A federal judge refused a government request to delay Monday’s start of the economic espionage trial of a Chinese businessman accused of attempted theft of secrets from DuPont to pass on to a Chinese state-owned company.
Federal prosecutors asked for more time because one of three trial attorneys, John Hemann, has pneumonia, according to court papers. U.S. District Judge Jeffrey White Tuesday rejected the request in a written order.
Walter Liew, owner of USA Performance Technology Inc. has been in prison without bail since 2011 and the government has other lawyers to handle the trial, White said.
“This case pas been pending for over two years, and Mr. Liew has continued to press for his right to a speedy trial in light of his continued incarceration,” White said. “Second, the government is represented by two other capable attorneys,” he said. In addition, he said a delay would impact potential jury schedules.

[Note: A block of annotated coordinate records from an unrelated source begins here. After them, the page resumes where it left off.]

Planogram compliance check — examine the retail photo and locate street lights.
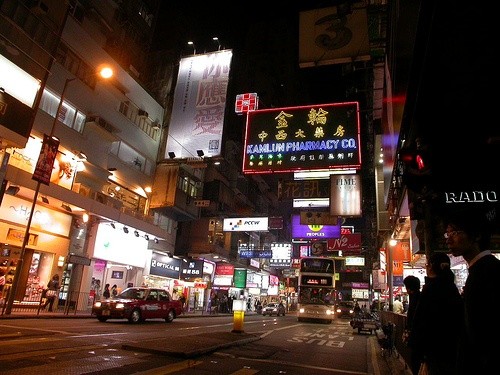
[5,66,114,316]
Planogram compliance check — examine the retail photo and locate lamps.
[145,235,149,241]
[168,151,176,159]
[110,221,115,229]
[41,196,49,204]
[197,150,204,156]
[154,238,158,243]
[134,230,139,237]
[188,40,196,55]
[60,202,73,212]
[124,226,128,233]
[213,36,220,51]
[5,183,20,196]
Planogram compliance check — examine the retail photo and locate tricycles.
[357,314,373,335]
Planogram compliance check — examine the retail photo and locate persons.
[209,293,282,313]
[41,274,59,312]
[95,280,101,300]
[172,290,178,300]
[402,276,421,375]
[354,303,367,318]
[443,209,500,375]
[103,284,110,299]
[112,284,117,296]
[411,252,463,375]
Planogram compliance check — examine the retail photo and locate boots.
[48,304,53,312]
[41,303,48,310]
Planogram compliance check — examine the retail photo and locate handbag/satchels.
[42,289,47,298]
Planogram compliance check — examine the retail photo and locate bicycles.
[380,320,397,364]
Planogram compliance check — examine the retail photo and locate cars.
[93,287,183,325]
[261,302,286,316]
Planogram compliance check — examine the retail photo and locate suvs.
[336,300,355,319]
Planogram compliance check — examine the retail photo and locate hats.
[429,253,450,263]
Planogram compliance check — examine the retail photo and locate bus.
[295,255,336,324]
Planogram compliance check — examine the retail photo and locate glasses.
[425,263,430,267]
[444,231,463,239]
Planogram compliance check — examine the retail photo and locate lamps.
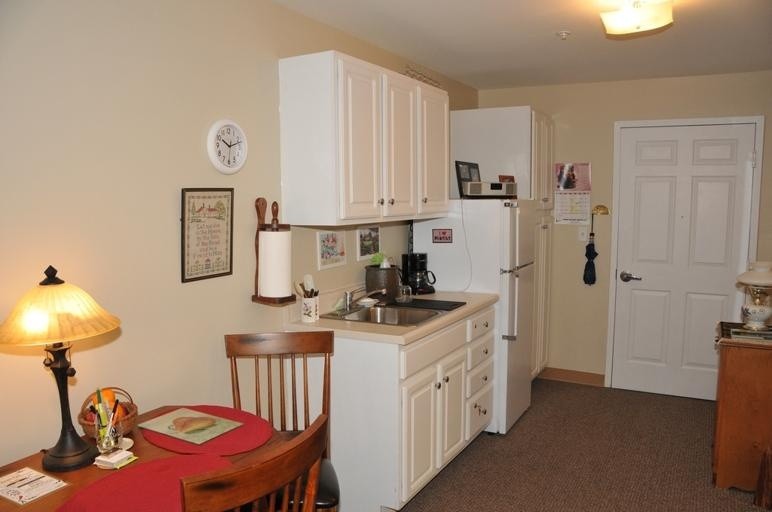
[1,264,121,474]
[737,259,771,332]
[178,330,340,512]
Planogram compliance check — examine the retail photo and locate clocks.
[208,119,249,176]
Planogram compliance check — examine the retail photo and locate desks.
[0,405,294,512]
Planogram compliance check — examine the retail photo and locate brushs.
[403,252,436,293]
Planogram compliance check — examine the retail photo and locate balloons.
[208,119,249,176]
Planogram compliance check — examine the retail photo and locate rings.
[300,282,320,298]
[90,389,119,453]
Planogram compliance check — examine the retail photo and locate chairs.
[178,330,340,512]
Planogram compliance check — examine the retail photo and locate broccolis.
[413,199,532,434]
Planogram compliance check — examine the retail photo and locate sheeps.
[344,287,387,312]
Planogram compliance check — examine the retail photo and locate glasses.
[1,264,121,474]
[737,259,771,332]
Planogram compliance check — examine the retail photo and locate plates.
[451,104,555,210]
[277,51,417,230]
[711,322,772,491]
[416,79,451,223]
[531,216,554,382]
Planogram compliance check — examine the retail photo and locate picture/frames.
[0,405,294,512]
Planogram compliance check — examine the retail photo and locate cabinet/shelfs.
[711,322,772,491]
[277,51,417,230]
[531,216,554,382]
[286,320,467,508]
[451,104,555,210]
[468,306,493,442]
[416,79,451,223]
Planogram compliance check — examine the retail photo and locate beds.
[583,213,598,286]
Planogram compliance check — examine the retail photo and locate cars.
[92,422,124,454]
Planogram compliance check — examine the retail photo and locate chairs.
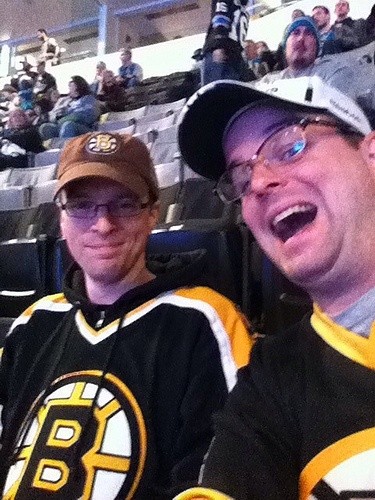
[0,71,374,353]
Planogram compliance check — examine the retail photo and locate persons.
[164,0,375,98]
[0,131,254,500]
[175,75,375,500]
[0,28,144,170]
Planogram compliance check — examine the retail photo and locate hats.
[175,73,372,180]
[281,15,322,58]
[51,131,161,200]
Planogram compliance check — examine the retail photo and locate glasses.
[211,116,350,207]
[59,198,157,219]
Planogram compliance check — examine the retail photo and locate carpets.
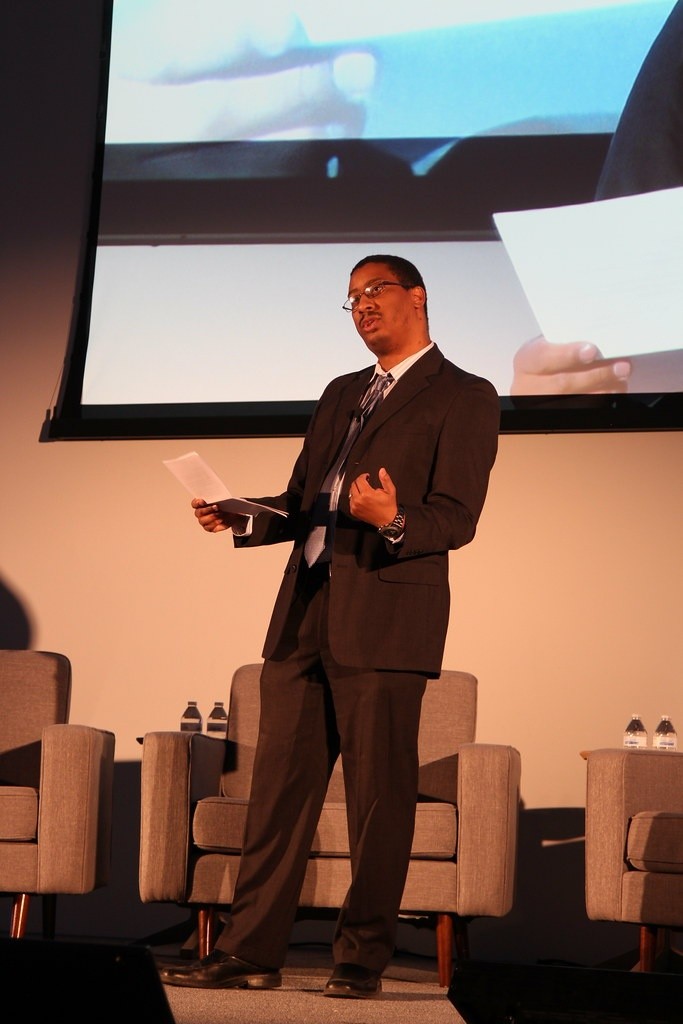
[147,945,468,1024]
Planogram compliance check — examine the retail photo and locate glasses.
[342,280,412,313]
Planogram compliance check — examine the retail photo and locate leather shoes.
[324,963,382,999]
[160,949,282,988]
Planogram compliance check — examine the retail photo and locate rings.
[347,494,353,499]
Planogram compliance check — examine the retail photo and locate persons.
[511,1,683,395]
[156,252,503,999]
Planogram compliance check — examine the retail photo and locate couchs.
[139,663,522,988]
[0,650,116,938]
[578,748,683,973]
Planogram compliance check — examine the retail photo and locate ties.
[304,375,394,568]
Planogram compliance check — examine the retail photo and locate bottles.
[653,715,678,751]
[205,701,229,740]
[180,701,203,732]
[624,713,648,749]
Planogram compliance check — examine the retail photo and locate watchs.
[379,505,406,539]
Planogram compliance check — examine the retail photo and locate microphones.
[355,406,364,418]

This isn’t the first time the government has had time troubles. White wanted the case to go to trial in October, but in June prosecutors said the government furloughs and budget issues made it difficult to identify and produce its experts and their reports for Liew’s defense time.
Liew and his wife Christina, are co-owners of USA Performance and were accused of stealing information on the production of titanium dioxide, a white pigment used in paint, plastics and paper. DuPont has had the rights to the chemical formula since the 1940s. Liew allegedly plotted to steal the information on its production and give it to Pangang companies.
The Liews were arrested in July 2011 on charges of witness tampering, false statements and an attempt to thwart FBI efforts to uncover illegal sale of DuPont’s trade secrets to a rival.
Christina Liew won the right to a trial separate from her husband, arguing that she may need to call him as a witness in her behalf.